Java & Spring Boot
Java & Spring Boot/senior/freq 5/5

Dependency Injection in Spring

Spring's IoC container wires collaborators at startup. Prefer constructor injection for required dependencies — it enables immutability, testability, and fail-fast wiring.

springiocbeans

Deep dive

What it really is

Spring builds a graph of singleton beans during ApplicationContext startup. Each bean's dependencies are resolved by type (and disambiguated by @Qualifier or bean name). Constructor injection is the only style that makes a bean mandatory and immutable.

Why constructor over field

  • Detects cycles and missing beans at startup, not at first call.
  • Lets you mark fields final and instantiate the bean in tests with new.
  • Plays nicely with @RequiredArgsConstructor (Lombok) and Java records.

Scopes

singleton (default), prototype, request, session. Misusing prototype inside singleton requires ObjectProvider or @Lookup — otherwise the prototype is captured once and never re-created.

Real-world example

From production

Migrating a 200k-LOC monolith from field injection to constructor injection surfaced 14 circular dependencies that had silently worked because Spring lazily resolved fields. Three of them were latent NPEs hit only at peak load. The refactor itself was mechanical; the value was the surfaced design debt.

Interview questions

3 senior-level
Q1Field vs constructor injection — which and why?

Constructor for required collaborators, setter for optional reconfiguration, never field outside tests. Constructor enables immutability, fails fast on missing beans, exposes cycles, and lets the class be instantiated without Spring in unit tests.

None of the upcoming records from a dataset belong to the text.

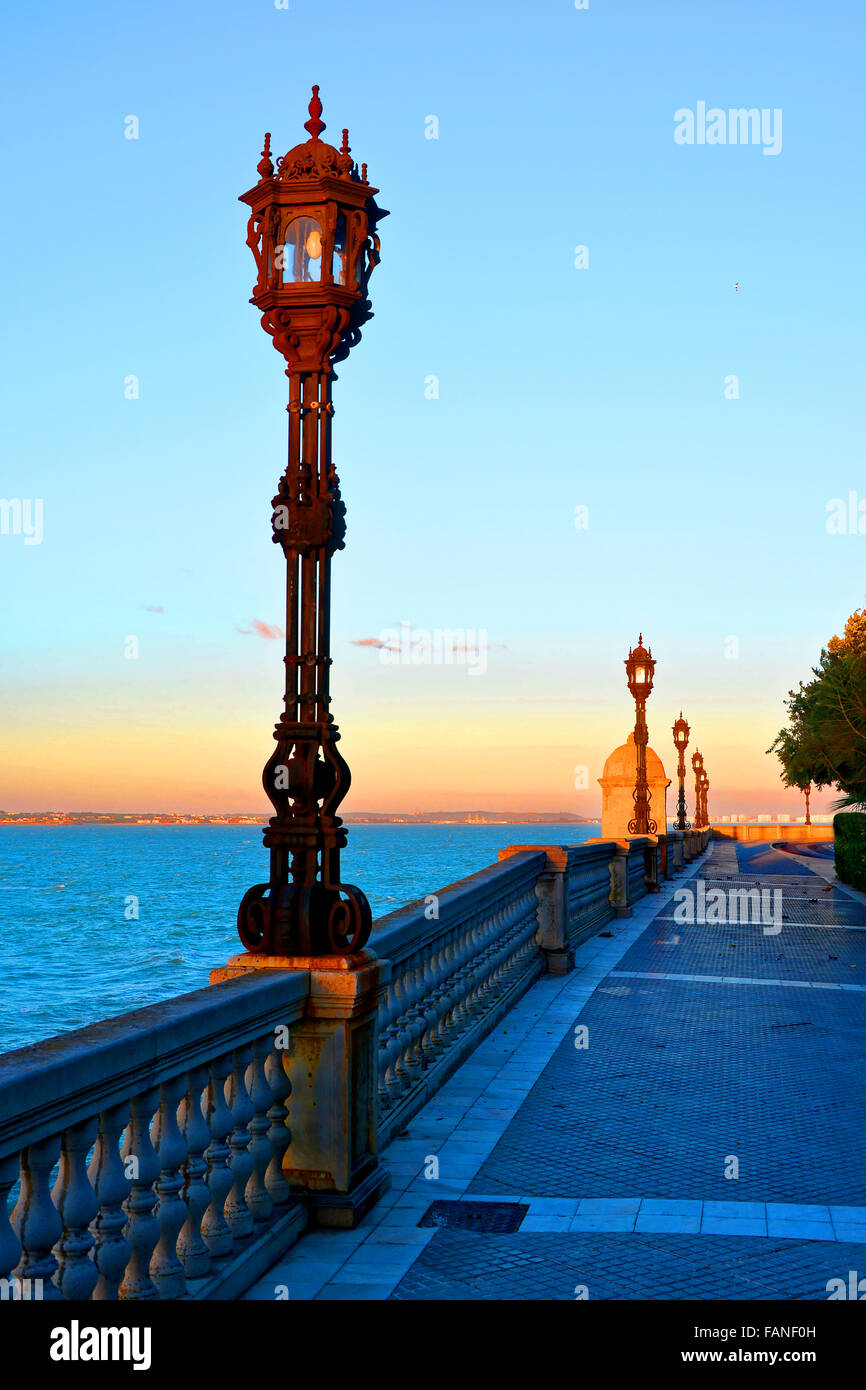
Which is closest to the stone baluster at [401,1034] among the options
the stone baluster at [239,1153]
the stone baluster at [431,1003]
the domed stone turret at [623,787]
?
the stone baluster at [431,1003]

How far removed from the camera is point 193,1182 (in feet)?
15.8

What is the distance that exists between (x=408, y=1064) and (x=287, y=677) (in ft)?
10.6

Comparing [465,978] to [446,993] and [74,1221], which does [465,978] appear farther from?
[74,1221]

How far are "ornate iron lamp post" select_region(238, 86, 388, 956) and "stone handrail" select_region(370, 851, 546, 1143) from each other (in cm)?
99

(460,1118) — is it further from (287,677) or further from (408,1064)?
(287,677)

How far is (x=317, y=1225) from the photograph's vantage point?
5.93 metres

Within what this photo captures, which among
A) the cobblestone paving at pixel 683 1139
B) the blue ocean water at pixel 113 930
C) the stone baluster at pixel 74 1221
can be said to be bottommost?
the blue ocean water at pixel 113 930

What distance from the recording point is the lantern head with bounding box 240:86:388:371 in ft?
22.1

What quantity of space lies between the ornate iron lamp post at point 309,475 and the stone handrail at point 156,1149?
0.65m

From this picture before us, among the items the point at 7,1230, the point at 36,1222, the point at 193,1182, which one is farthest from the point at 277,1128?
the point at 7,1230

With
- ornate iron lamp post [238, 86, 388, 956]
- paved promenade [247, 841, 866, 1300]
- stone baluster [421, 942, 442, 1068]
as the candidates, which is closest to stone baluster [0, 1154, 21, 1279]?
paved promenade [247, 841, 866, 1300]

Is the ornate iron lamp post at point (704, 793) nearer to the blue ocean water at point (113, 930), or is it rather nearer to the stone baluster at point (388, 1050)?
the blue ocean water at point (113, 930)

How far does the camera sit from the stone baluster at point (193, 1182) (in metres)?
4.71

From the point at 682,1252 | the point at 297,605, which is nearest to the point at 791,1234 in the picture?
the point at 682,1252
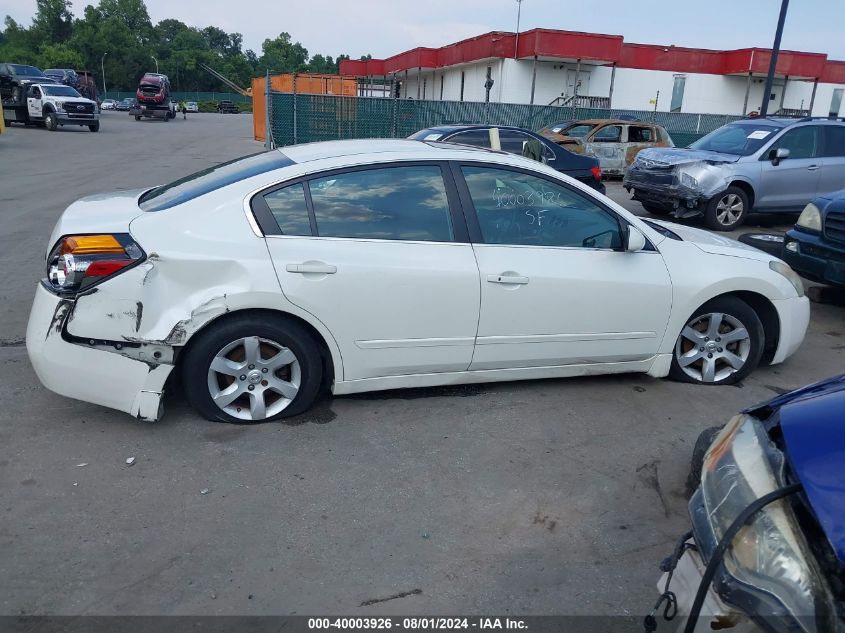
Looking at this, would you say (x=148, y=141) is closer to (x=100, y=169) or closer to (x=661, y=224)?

Q2How does Spring resolve two beans of the same type?

By name (parameter name matches bean name), @Qualifier, @Primary, or @Profile. If still ambiguous, startup fails with NoUniqueBeanDefinitionException. I prefer @Qualifier with a constant — it's explicit and refactor-safe.

Q3Why is injecting a prototype bean into a singleton risky?

The prototype is resolved once at wiring time and cached, defeating the scope. Fix with ObjectProvider<T>, Provider<T>, or method injection via @Lookup.

Common mistakes

  • Using @Autowired on fields, then wondering why tests need a full context.

  • Hiding cycles with @Lazy instead of fixing the design.

  • Component-scanning the entire com package, slowing startup and pulling in test fixtures.

Trade-offs

  • Constructor injection forces you to deal with cycles upfront — that's a feature, not a bug.

  • Heavy use of @Conditional makes context startup behaviour environment-dependent; document it.